Speaker:And so we can make that distinction. I think, just to agree,
Speaker:you know, it can be really hard to tell sometimes.
Speaker:The benefit of clinical neurophysiology is that it's an extension of the history
Speaker:and examination. So if we're not sure on the history and exam,
Speaker:often the nerve conduction studies will give us the answer.
Speaker:So that's really helpful. Thank you.
Speaker:Sally, I guess we know that Dominic leads a very big and busy MND clinic here,
Speaker:and you've been involved with that as well as assessing patients with Parkinson's.
Speaker:Obviously, you showed us the website and you can find a speech pathologist anywhere
Speaker:in Sydney, et cetera.

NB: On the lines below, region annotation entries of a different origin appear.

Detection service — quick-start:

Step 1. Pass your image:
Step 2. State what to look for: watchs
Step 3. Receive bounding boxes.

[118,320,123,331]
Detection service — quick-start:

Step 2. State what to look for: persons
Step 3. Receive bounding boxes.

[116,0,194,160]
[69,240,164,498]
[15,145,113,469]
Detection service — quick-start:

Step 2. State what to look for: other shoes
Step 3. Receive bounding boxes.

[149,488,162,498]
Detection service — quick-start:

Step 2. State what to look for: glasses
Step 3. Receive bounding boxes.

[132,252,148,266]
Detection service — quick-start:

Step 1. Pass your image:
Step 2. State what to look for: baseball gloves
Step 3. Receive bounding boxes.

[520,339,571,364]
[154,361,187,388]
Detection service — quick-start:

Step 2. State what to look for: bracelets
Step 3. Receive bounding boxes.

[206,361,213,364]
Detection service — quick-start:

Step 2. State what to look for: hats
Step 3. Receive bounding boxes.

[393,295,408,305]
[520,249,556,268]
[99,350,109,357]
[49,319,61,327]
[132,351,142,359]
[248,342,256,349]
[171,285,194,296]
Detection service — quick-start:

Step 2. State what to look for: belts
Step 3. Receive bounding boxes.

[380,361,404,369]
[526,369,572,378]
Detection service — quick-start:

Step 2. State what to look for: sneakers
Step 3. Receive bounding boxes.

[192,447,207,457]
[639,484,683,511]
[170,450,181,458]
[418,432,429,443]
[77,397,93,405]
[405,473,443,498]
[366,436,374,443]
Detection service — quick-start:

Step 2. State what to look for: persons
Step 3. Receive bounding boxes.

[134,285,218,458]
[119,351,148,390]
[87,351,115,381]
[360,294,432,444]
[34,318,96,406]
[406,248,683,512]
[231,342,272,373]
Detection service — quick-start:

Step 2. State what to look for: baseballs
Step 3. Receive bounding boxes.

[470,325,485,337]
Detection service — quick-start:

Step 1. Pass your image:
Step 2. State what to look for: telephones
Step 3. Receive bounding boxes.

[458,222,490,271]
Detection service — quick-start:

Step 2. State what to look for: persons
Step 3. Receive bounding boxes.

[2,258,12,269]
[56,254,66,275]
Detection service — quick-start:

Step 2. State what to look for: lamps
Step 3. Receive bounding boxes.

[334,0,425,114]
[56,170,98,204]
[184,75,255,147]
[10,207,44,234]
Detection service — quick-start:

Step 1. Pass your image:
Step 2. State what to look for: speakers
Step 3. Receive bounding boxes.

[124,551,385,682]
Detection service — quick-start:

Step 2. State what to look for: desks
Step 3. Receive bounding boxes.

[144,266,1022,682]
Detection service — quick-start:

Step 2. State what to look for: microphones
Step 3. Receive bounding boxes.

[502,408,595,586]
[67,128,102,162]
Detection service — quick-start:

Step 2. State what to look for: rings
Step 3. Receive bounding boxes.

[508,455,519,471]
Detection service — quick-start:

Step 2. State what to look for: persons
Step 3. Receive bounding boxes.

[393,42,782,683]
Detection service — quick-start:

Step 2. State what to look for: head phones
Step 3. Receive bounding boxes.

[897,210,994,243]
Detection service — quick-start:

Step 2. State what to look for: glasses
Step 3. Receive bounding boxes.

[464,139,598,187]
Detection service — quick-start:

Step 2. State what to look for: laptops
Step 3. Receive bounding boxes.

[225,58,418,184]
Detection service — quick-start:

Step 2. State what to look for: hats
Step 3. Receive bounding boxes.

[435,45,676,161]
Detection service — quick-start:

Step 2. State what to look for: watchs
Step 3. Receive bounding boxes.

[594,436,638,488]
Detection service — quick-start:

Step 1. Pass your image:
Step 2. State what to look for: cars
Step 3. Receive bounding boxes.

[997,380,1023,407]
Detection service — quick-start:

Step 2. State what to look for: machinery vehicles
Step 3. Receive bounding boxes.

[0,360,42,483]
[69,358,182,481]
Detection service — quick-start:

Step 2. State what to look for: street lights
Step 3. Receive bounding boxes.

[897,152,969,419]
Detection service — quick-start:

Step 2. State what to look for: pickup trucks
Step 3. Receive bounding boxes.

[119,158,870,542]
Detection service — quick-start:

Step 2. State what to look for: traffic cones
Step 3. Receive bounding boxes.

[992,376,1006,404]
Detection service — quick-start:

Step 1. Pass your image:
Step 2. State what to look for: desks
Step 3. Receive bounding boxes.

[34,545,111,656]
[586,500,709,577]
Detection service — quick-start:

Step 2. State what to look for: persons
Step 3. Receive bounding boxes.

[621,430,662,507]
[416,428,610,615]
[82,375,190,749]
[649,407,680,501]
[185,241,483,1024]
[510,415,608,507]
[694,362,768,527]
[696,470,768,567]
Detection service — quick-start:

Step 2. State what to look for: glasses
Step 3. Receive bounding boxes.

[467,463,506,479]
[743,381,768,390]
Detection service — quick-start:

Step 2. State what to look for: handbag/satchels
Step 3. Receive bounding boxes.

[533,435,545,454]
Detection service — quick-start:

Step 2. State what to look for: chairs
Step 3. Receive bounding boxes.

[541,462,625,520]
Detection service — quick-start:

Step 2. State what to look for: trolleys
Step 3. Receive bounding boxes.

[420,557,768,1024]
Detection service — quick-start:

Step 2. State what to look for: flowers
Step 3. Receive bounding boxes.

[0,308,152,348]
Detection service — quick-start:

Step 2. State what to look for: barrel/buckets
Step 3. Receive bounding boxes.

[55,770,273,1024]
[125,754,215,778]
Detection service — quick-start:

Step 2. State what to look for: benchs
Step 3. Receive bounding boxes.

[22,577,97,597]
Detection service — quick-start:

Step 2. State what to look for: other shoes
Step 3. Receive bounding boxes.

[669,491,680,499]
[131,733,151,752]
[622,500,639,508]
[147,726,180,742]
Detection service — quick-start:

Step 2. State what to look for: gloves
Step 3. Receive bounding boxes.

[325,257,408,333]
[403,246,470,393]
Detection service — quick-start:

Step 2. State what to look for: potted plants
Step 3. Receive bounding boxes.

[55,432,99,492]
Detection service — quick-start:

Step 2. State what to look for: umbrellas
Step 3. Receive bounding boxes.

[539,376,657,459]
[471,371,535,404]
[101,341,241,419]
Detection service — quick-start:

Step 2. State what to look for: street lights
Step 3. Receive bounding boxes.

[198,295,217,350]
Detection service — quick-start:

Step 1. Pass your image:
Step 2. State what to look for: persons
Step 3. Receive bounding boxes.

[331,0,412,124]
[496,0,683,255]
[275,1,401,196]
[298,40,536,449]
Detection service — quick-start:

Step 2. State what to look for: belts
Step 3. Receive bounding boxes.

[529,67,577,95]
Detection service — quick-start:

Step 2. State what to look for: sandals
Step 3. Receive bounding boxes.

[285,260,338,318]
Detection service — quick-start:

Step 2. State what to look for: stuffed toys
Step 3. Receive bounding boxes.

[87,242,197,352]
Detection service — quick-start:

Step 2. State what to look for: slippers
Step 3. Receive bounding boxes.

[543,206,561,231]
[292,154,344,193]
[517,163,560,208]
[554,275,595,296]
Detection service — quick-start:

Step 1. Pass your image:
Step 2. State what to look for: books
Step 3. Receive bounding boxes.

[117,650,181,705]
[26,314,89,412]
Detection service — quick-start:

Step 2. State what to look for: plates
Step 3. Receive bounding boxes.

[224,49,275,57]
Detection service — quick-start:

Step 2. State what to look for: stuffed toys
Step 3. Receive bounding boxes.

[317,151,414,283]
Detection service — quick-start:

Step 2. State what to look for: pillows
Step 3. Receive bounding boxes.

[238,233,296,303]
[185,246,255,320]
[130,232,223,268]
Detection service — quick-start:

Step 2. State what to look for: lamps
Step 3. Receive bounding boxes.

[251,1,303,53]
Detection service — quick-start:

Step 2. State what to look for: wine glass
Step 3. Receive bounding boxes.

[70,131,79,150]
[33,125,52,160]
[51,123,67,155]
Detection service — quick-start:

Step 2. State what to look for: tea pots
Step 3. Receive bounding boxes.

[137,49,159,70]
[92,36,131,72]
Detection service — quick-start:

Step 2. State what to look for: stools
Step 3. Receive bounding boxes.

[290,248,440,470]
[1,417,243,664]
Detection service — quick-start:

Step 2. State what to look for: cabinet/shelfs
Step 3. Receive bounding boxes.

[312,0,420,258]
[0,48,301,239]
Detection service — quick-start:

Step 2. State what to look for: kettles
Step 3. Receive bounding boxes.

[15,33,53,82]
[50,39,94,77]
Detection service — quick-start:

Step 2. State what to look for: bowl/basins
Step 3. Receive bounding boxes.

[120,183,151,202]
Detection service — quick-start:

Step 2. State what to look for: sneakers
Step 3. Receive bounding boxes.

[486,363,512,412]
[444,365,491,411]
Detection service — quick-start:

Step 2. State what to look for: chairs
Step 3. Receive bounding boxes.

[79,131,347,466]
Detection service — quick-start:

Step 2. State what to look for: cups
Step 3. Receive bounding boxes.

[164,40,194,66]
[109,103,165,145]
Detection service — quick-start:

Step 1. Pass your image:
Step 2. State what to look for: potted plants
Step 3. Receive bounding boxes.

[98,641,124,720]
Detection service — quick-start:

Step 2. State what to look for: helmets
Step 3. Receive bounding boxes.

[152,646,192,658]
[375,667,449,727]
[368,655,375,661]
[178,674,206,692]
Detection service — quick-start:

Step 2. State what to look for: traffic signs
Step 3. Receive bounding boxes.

But, you know, what sort of services do we offer here?
Speaker:You know, if we've got patients that are, you know, have MND,
Speaker:have Parkinson's, how do they become engaged with your service?
Speaker:Yeah, so they can actually, so I sit in a, it's called the Australian Hearing Hub.
Speaker:It's in the main faculty of the university and it's where audiology,
Speaker:psychology and speech and hearing sciences sits. And we have a clinic in that building.
Speaker:It is actually a student-run clinic. So my other dual role here is clinical
Speaker:educator of speech pathology students who are master's students.
Speaker:So that does afford a little bit of a financial discount to clients if they
Speaker:are accessing that service.
Speaker:But they still have a speech pathologist in the room. So they're not being left sort of unsupervised.
Speaker:So we have that service. we provide so I accept referrals from.
Speaker:Any adult and any adult is actually anyone over age of 16 by broad definition
Speaker:and I would see them in a clinic predominantly for an assessment but I do do a lot of home visits.
Speaker:I set up a lot of assistive technology in the community for people with MND
Speaker:or people who have mobility disruptions associated with whatever clinical diagnosis
Speaker:that have that prevents them from walking in my door and I go to them and see them in their home.
Speaker:So, they don't need a GP referral. They can make a referral.
Speaker:There is an intake process.
Speaker:There is a waiting list. I am not the only speech pathologist on site either.
Speaker:So, they don't necessarily need to see me. I have other colleagues in that department
Speaker:and we would follow that through in that environment.
Speaker:Thank you. I think it's brilliant to have student speech pathologists involved with the service.
Speaker:Obviously, it's great for their learning, but anything that can make this incredibly
Speaker:important service more accessible, I think, is really, really valued and, you know, fantastic.
Speaker:So, I think we've come to the end of the session. It's, I guess,
Speaker:just up to me now to thank our speakers once again for a very stimulating and
Speaker:interesting session, both the Q&A and the talk. So, thanks very much.